As we are all moving in a bigger global communication area, translation services are more essential to manage everything that your business needs for the daily tasks or personal communication with someone coming from another country. The two most useful tools and the biggest translation services on the internet are DeepL and Google Translate. This article is walking you through a complete overview of a comparison between these two translation giants, showing the level of their skills, with the main focus on the accuracy, easiness of use, supported languages provided, additional features and the price.
Accuracy
DeepL: A Leader in Accuracy
DeepL has also gained a reputation for its accuracy, especially on complicated sentences and for retaining the nuance of the original text. DeepL uses the latest neural network technology to make translations that are not only accurate but readable.
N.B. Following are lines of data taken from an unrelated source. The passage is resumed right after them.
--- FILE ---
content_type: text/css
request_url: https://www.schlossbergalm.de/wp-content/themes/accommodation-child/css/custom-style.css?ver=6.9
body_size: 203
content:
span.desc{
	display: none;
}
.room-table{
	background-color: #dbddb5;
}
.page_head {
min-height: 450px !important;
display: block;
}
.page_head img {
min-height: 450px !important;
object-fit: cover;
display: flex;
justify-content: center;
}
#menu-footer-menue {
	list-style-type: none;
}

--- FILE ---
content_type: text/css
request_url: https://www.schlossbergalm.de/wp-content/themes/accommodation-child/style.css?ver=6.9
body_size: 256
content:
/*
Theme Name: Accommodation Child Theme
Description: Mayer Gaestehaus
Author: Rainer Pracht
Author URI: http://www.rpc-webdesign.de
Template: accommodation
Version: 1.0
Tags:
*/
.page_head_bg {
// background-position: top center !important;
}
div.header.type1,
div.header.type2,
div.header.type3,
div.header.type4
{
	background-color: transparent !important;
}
After translation, the text no longer sounds like a computer draft – DeepL works especially well for European languages, including German, French and Spanish.
Google Translate: A Versatile Contender
Given its wide range of languages – not always as fine-grained as DeepL’s, but comparable on most of them – Google Translate is unlikely to mislead. The scale and sheer mass of Google’s data (plus the constant advance of machine learning), mean it handles more than 100 languages pretty competently. But it is not as accurate for imported idioms and more nuanced text as DeepL can be – though for anything that’s not particularly ‘literary’, Google often suffices.
Ease of Use
DeepL: Intuitive and User-Friendly
The DeepL interface is elegant, simple, and intuitive to use. Translations can be made of text, documents, and even complete webpages. The intuitive design, in conjunction with the quality of the translations it generates, supports why many professional translators and casual users alike rate DeepL so highly.
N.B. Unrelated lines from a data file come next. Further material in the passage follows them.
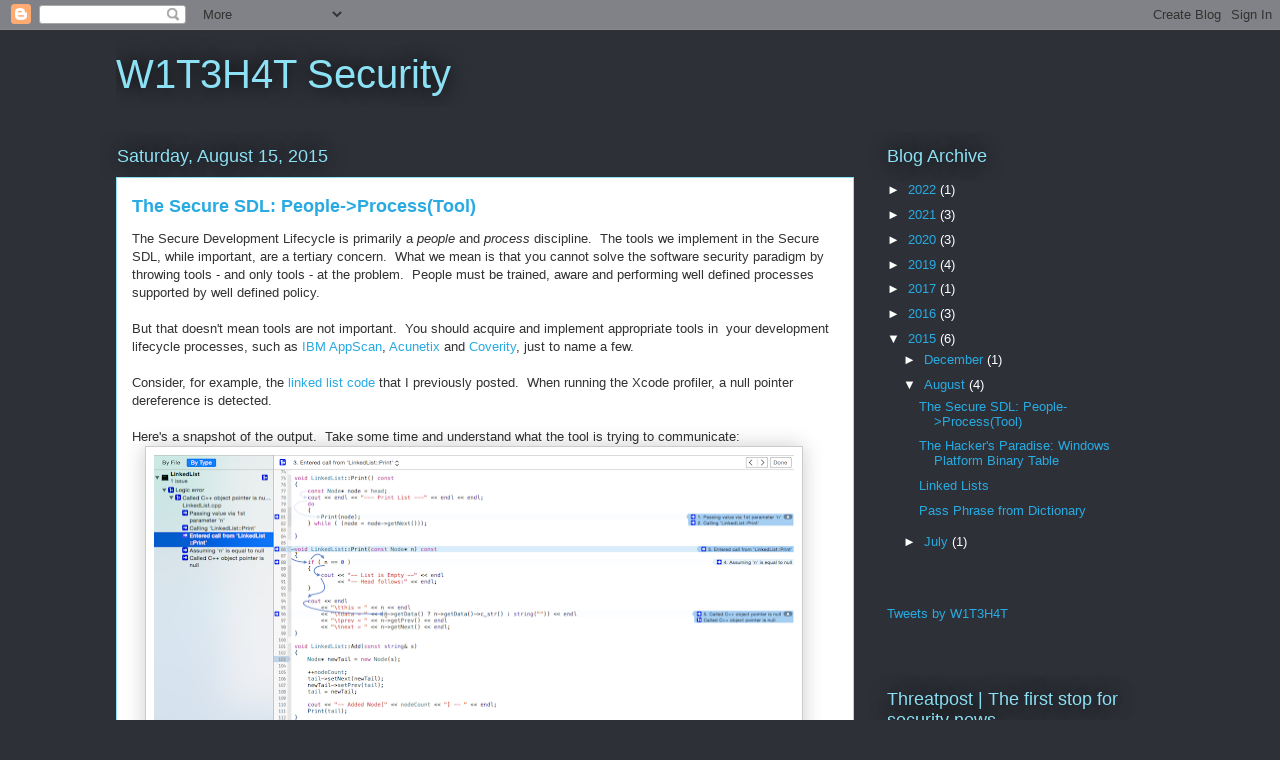

--- FILE ---
content_type: text/javascript; charset=UTF-8
request_url: https://www.w1t3h4t.com/2015/08/the-secure-sdl-people-processtool.html?action=getFeed&widgetId=Feed1&widgetType=Feed&responseType=js&xssi_token=AOuZoY78nFApSah-dbMAfxcVg4aZoQYOSw%3A1768939816395
body_size: 353
content:
try {
_WidgetManager._HandleControllerResult('Feed1', 'getFeed',{'status': 'ok', 'feed': {'entries': [{'title': 'Student Loan Breach Exposes 2.5M Records', 'link': 'https://threatpost.com/student-loan-breach-exposes-2-5m-records/180492/', 'publishedDate': '2022-08-31T05:57:48.000-07:00', 'author': 'Nate Nelson'}, {'title': 'Watering Hole Attacks Push ScanBox Keylogger', 'link': 'https://threatpost.com/watering-hole-attacks-push-scanbox-keylogger/180490/', 'publishedDate': '2022-08-30T09:00:43.000-07:00', 'author': 'Nate Nelson'}, {'title': 'Tentacles of \u20180ktapus\u2019 Threat Group Victimize 130 Firms', 'link': 'https://threatpost.com/0ktapus-victimize-130-firms/180487/', 'publishedDate': '2022-08-29T07:56:19.000-07:00', 'author': 'Nate Nelson'}, {'title': 'Ransomware Attacks are on the Rise', 'link': 'https://threatpost.com/ransomware-attacks-are-on-the-rise/180481/', 'publishedDate': '2022-08-26T09:44:27.000-07:00', 'author': 'Nate Nelson'}, {'title': 'Cybercriminals Are Selling Access to Chinese Surveillance Cameras', 'link': 'https://threatpost.com/cybercriminals-are-selling-access-to-chinese-surveillance-cameras/180478/', 'publishedDate': '2022-08-25T11:47:15.000-07:00', 'author': 'Nate Nelson'}], 'title': 'Threatpost'}});
} catch (e) {
  if (typeof log != 'undefined') {
    log('HandleControllerResult failed: ' + e);
  }
}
Google Translate: Feature-Rich and Accessible
The thing that makes Google Translate such a beautiful piece of software, though, is its feature scope and ease of use. As well as being available as a web service, a mobile app, and a browser extension, the service provides natural speech input via the mic, the ability to translate handwritten text, real-time camera translation, and an offline mode that makes the app useful while traveling.
Supported Languages
DeepL: Focused and Specialized
DeepL currently provides translations in 32 languages (including many of the European languages, not to mention a few other ones like Chinese and Japanese, though admittedly this is fewer than are supported by Google Translate). But while Google tries to do everything for everyone, DeepL is relatively focused, which means that what it does do is high quality.
Google Translate: A Language Powerhouse
Its language support is also the most comprehensive, including more than 100 languages. This magnitude of languages is a great benefit to those who need to translate across a wide variety of languages. This tool is the only one that can translate from and into a wide variety of language pairs.
Additional Features
DeepL: Premium Quality Enhancements
DeepL also provides a subscription service, DeepL Pro, which includes additional functionality, like increased security for commercial purposes, faster processing speeds, and larger documents, as well as integration with computer-assisted translation (CAT) tools, which are commonly used by translators.
Google Translate: Innovation and Integration
Its integration into other Google services – Gmail, Google Docs, etc – gives it added usefulness; and its conversation mode in the mobile app facilitates two-way real-time bilingual speech during travel and international business. Google’s ongoing investment in AI guarantees that the service will improve on an ongoing basis.
Pricing:
DeepL: Investment in Precision
It features a free and basic version and a Pro version for more features. The Pro version, based on a subscription model, has various price levels depending on the user’s level of needs in terms of translation accuracy and additional safeguard functions. This can be a good investment if one needs highly accurate translations and additional security functions.
Google Translate: Free and Accessible
Google Translate is still free for most users, and the freebie version has many features to get you started, particularly if cost is a factor or you need more than one language. This model is perfect for the casual linguist or the tourist who wants to read menus or street directions without resorting to expensive tactics, such as hand gestures.
Conclusion
The decision between which to use – DeepL or Google Translate – ultimately comes down to what your use-case is. If you’re in need of translating quotations from philosophers in your essay or article and care about the level of precision, or if you work with texts written mostly in European languages, then I’ve come to the conclusion that you should go with DeepL. It’s simply a better translation tool if you’re going to be using it professionally.
At the same time, if you are looking for a feature-rich, polyglot translation service, there is only one clear winner: Google Translate. Not only is it readily available on almost any device, and supports an enormous range of languages, it is also well-integrated with other Google services.
Perhaps the takeaway is that both DeepL and Google Translate provide great, reliable translation services, so choose the one that does what you need it to do best.